PANDAS: Diagnosis and Treatment
Critical Context
PANDAS remains a controversial and unproven hypothesis according to the American Heart Association, and should be approached with significant clinical caution. 1, 2, 3
Diagnostic Approach
Essential Clinical Criteria (All 5 Must Be Present)
The diagnosis requires simultaneous fulfillment of all five criteria 3:
- Presence of OCD and/or tic disorder (not just behavioral problems like tantrums or screaming) 3
- Prepubertal onset of symptoms 3
- Abrupt symptom onset or episodic course (distinguishing it from gradual-onset classic OCD) 2, 3
- Temporal association with Group A Streptococcal (GAS) infection 3
- Associated neurological abnormalities, particularly choreiform movements 3
Laboratory Testing Strategy
Obtain anti-streptolysin O (ASO) titer and anti-DNase B titer to document recent strep exposure, but interpret these using age-appropriate reference ranges since school-age children normally have higher levels than adults 1, 3. Elevated titers alone do not confirm PANDAS without meeting all clinical criteria 3.
Perform throat culture only if the patient has throat symptoms 1. The American Heart Association explicitly recommends against routine laboratory screening for GAS solely to diagnose PANDAS 2, 3.
Critical Diagnostic Pitfalls to Avoid
- Do not diagnose based on antibody titers alone - elevated titers are common in school-age children and mean nothing without the complete clinical picture 3
- Do not misinterpret nonspecific behavioral symptoms (screaming, crying, tantrums) as PANDAS without the specific neuropsychiatric features (OCD, tics) and neurological abnormalities 3
- Look specifically for choreiform movements as these are key distinguishing neurological features 3
Treatment Algorithm
First-Line Treatment: Antibiotics
The initial and primary treatment is antibiotics to eradicate the streptococcal infection 1, 2:
- Penicillin V 500 mg four times daily for 10 days (preferred option) 1, 2
- Amoxicillin 500 mg three times daily for 10 days (equally effective alternative) 1, 2
For penicillin-allergic patients 1, 2:
- Erythromycin 1, 2
- Clindamycin 300 mg four times daily for 10 days (especially for eradication failures) 2
- Azithromycin (maximum 500 mg once daily for 3-5 days) 1, 2
What NOT to Do
The American Heart Association explicitly recommends against immunoregulatory therapy (IVIG, plasma exchange) as first-line or routine treatment 1, 2. Despite some research suggesting benefit, guidelines prioritize caution given the unproven nature of the diagnosis 1, 2.

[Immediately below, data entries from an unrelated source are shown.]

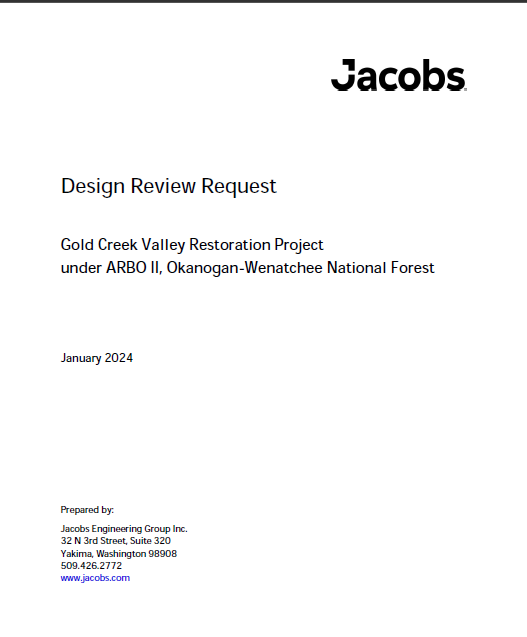 Jacobs

Design Review Request

Gold Creek Valley Restoration Project
under ARBO II, Okanogan-Wenatchee National Forest

January 2024

Prepared by:

Jacobs Engineering Group Inc.
32 N 3rd Street, Suite 320
Yakima, Washington 98908
509.426.2772
www.jacobs.com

The American Heart Association recommends against long-term antistreptococcal prophylaxis 2.
Post-Treatment Monitoring
Obtain post-treatment throat cultures only in patients who remain symptomatic or experience symptom recurrence 1. Do not routinely reculture asymptomatic patients.
Adjunctive Psychiatric Management
If psychotropic medications are needed, they should only be prescribed after diagnosis of a DSM-5 psychiatric disorder as part of a comprehensive treatment plan 1. For severe symptoms requiring antipsychotics, atypical agents like aripiprazole are preferred over first-generation antipsychotics due to lower extrapyramidal symptom risk 1.
Psychotherapy has shown efficacy in managing OCD symptoms and reducing stress in patients and families 4.
Broader Diagnostic Consideration
Consider PANS (Pediatric Acute-onset Neuropsychiatric Syndrome) if the patient has sudden-onset OCD symptoms triggered by infections or insults other than streptococcal 2, 3. PANS represents a broader category with similar presentation but without the streptococcal association requirement 3.